- _Text to read_
-----
The couple returned to Paris and London 1932-35 and she found success at the French Salon in Paris in 1933, and still while away in 1934 showed her works alongside Meldrum, Clarice Beckett,  Alma Figuerola, Justus Jorgenson and Percy Leason at the Athenaeum Gallery in Melbourne.

Contemporaneous commentary on her career frequently attaches her to her husband. One 1939 Age article identifies her as “Miss Polly Hurry,” while in the same year another in The Argus notes that “Mrs. John Farmer (P. Hurry) has a cottage at Olinda as well as a studio in the city but despite her country setting she paints mostly portraits;” referring to the Grosvenor Chambers which she occupied until 1959, and where during WW2 she showed in a short charity exhibition 6-11 May 1941. She also made it available to the Melbourne Society of Women Painters and Sculptors as their volunteer headquarters in which they made and sold handcrafts, fashion and art to raise money for the war effort and learned and practised first aid drills, as documented by Sybil Craig’s gouache in the National Gallery of Australia.

Death

For health reasons Hurry moved from Olinda to Frankston in 1954, where she died 5 August, 1963, at 80 years old, survived by Farmer, who was 14 years her junior, and her brother Maurice, a solicitor in Kyneton. She was cremated at Fawkner Crematorium and Memorial Park on 7 August.
-----
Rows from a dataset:
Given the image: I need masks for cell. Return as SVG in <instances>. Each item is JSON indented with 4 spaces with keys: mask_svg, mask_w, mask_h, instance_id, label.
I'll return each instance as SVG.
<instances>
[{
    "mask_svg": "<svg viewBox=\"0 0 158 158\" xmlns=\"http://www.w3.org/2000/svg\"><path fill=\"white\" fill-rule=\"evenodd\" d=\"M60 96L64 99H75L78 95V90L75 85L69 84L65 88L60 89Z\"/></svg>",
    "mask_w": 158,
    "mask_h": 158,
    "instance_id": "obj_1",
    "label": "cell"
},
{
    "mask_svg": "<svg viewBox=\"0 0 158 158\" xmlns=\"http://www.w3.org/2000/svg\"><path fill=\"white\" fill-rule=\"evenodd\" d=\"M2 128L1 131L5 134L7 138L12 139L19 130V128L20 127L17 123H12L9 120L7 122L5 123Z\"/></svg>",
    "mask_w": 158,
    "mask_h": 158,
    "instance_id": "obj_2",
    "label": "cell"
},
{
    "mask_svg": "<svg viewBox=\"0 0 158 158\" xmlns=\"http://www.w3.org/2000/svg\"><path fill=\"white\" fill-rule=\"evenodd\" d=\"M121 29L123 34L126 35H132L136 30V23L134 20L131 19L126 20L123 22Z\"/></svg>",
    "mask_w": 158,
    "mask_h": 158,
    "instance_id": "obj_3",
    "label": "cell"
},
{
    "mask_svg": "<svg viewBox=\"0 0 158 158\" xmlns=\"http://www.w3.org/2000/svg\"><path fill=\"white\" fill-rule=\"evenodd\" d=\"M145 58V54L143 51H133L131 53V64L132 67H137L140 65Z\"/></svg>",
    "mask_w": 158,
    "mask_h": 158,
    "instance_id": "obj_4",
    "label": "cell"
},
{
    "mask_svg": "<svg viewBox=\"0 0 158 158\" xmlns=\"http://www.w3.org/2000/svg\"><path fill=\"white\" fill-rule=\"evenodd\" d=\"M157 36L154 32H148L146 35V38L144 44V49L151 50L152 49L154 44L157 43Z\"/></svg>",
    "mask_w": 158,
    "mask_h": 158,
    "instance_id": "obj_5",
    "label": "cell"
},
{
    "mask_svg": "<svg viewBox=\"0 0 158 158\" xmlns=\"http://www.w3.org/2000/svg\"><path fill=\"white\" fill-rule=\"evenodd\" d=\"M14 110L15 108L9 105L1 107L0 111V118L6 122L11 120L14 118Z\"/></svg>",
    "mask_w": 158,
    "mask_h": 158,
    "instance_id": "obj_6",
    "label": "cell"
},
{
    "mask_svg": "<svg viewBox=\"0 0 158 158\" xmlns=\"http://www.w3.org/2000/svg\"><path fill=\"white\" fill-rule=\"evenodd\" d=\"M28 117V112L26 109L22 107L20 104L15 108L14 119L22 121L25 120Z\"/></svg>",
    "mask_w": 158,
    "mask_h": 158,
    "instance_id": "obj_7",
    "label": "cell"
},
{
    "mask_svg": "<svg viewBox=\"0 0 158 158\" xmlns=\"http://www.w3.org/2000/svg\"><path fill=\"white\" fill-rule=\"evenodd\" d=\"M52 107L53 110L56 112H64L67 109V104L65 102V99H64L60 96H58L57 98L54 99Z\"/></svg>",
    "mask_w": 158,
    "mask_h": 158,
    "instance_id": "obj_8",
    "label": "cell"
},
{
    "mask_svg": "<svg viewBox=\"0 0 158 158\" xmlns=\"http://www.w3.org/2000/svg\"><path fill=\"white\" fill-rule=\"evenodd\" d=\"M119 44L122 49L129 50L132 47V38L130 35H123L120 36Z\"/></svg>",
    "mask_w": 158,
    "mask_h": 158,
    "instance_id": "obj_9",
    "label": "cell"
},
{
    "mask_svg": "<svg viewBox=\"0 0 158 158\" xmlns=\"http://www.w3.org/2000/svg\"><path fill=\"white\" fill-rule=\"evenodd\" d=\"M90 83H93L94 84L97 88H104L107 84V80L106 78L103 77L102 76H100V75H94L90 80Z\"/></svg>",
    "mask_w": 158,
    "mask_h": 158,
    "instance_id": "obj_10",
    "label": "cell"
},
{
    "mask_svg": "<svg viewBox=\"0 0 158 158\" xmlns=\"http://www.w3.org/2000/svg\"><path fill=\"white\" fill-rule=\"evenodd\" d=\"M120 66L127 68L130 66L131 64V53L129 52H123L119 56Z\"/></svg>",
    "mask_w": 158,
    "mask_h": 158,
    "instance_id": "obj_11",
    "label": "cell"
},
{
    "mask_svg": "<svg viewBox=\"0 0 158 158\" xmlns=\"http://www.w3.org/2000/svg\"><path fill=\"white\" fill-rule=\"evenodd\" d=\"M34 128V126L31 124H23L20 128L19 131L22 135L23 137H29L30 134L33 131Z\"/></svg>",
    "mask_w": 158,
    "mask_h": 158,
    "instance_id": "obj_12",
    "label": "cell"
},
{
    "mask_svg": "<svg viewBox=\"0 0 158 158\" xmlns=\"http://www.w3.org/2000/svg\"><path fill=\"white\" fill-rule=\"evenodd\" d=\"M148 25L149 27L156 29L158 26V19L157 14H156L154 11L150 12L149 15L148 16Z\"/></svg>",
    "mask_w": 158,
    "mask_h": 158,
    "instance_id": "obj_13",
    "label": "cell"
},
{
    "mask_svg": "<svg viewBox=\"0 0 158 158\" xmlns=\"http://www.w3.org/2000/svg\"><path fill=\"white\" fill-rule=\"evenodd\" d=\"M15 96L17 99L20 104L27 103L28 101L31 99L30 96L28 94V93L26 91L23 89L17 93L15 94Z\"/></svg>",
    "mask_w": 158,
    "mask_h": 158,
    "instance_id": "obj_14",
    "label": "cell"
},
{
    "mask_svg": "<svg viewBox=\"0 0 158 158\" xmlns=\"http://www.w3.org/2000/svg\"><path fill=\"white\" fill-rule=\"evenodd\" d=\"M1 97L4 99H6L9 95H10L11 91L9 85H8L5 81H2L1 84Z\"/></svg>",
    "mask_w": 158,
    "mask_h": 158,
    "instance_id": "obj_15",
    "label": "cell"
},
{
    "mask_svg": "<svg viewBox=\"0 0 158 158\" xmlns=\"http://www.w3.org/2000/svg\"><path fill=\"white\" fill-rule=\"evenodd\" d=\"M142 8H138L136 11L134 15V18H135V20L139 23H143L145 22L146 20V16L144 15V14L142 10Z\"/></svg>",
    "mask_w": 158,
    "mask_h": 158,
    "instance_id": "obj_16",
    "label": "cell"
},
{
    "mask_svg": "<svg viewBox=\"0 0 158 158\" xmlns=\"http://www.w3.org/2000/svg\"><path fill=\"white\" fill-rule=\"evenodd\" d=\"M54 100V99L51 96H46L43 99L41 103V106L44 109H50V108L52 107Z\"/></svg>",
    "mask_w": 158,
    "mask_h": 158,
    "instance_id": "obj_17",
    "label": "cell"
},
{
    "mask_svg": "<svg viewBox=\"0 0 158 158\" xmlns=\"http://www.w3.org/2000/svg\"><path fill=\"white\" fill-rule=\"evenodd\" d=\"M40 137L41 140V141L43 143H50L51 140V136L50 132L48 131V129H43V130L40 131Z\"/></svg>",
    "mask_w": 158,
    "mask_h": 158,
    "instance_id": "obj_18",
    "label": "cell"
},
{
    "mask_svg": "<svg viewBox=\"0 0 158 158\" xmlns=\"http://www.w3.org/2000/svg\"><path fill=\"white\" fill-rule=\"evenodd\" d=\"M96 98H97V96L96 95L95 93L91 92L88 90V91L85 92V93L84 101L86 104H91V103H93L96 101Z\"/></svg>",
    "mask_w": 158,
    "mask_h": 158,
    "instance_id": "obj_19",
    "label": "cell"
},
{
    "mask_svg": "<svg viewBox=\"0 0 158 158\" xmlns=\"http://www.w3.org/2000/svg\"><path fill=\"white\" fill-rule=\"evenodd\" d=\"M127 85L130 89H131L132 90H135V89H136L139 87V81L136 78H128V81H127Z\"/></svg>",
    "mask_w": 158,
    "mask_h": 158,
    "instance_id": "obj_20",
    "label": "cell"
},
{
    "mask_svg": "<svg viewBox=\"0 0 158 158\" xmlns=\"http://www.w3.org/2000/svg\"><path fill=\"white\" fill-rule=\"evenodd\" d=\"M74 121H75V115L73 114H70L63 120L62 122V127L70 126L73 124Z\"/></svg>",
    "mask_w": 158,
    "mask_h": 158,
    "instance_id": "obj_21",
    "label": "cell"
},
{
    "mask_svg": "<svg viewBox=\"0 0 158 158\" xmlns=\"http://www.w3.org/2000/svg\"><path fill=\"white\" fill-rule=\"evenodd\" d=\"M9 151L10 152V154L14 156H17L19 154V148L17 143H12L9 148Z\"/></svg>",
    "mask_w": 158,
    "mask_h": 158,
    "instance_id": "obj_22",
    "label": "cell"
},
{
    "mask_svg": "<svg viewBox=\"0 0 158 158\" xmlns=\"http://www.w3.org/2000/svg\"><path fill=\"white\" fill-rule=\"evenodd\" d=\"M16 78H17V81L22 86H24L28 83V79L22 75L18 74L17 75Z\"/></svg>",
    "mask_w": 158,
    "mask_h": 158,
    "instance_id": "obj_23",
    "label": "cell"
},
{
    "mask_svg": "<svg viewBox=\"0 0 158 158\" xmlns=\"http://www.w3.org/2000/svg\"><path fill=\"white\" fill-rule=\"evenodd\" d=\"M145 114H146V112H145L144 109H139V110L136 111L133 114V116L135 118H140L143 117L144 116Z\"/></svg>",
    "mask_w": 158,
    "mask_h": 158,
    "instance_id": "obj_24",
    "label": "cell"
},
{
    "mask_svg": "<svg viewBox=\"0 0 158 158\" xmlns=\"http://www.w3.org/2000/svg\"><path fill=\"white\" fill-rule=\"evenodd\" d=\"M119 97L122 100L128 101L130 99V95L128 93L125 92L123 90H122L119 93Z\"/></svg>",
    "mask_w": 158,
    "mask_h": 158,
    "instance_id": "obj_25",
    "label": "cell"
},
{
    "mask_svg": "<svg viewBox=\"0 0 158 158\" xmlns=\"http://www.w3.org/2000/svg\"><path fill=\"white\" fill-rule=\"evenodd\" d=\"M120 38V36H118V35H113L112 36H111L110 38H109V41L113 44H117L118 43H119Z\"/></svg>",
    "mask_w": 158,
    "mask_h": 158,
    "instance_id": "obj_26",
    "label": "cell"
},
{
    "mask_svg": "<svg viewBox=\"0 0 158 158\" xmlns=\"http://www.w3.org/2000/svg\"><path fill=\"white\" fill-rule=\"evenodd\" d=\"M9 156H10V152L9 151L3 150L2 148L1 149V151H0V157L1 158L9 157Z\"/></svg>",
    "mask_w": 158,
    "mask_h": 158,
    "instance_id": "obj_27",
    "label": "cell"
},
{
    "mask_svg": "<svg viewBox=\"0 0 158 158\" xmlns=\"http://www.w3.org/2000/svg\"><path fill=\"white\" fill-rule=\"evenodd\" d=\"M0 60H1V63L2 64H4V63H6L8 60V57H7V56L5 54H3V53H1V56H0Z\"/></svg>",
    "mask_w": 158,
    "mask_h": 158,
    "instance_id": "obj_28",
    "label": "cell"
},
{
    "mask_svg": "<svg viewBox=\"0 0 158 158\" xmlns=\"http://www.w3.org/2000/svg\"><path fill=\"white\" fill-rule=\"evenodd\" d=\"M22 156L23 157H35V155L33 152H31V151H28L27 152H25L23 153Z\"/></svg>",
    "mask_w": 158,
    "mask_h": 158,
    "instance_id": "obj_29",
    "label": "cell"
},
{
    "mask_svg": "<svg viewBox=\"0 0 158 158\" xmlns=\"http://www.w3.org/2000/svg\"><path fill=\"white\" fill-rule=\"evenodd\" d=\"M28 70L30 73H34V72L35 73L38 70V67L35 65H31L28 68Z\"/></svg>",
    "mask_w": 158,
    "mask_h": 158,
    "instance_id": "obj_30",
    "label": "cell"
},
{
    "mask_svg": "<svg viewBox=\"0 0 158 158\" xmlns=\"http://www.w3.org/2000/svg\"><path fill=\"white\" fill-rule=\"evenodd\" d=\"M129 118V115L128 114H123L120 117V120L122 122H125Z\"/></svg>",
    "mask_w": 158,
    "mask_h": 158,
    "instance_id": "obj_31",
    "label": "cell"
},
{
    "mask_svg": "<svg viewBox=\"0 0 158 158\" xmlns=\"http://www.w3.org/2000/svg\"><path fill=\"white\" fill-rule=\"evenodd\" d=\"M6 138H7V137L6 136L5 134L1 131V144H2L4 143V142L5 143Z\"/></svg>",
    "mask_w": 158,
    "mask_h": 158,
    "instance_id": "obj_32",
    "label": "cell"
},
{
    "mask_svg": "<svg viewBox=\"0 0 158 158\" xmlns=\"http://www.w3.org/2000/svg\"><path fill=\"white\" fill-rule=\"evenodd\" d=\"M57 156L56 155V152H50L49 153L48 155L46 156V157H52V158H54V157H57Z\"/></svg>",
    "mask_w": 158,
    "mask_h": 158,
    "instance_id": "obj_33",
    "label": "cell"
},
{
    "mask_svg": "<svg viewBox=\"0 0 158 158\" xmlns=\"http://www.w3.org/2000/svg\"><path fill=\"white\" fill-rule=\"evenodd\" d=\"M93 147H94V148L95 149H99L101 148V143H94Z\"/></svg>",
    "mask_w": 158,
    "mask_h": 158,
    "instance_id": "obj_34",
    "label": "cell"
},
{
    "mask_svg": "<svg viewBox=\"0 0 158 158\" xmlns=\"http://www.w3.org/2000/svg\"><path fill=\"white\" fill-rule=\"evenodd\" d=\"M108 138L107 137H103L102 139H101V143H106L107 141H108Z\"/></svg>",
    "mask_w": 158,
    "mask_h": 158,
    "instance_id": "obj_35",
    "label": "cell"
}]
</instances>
-----
- _Exercise task_
Carry the account of the painter Polly Hurry's life forward from its final sentence about her cremation.

- _Expected answer_
Legacy

Hurry was a foundation member of the Twenty Melbourne Painters, exhibited with them from 1919 to 1963 and was made a life member in 1961. She exhibited with the Victorian Artists' Society from 1961 until the late 1930s, and with the Melbourne Society of Women Painters and Sculptors from 1927 to 1962.

In 1978 a street in the Canberra suburb of Chisholm was named Hurry Place in her honour.

In 2009 Hurry was included in the retrospective exhibition Misty moderns: Australian Tonalists 1915–1950.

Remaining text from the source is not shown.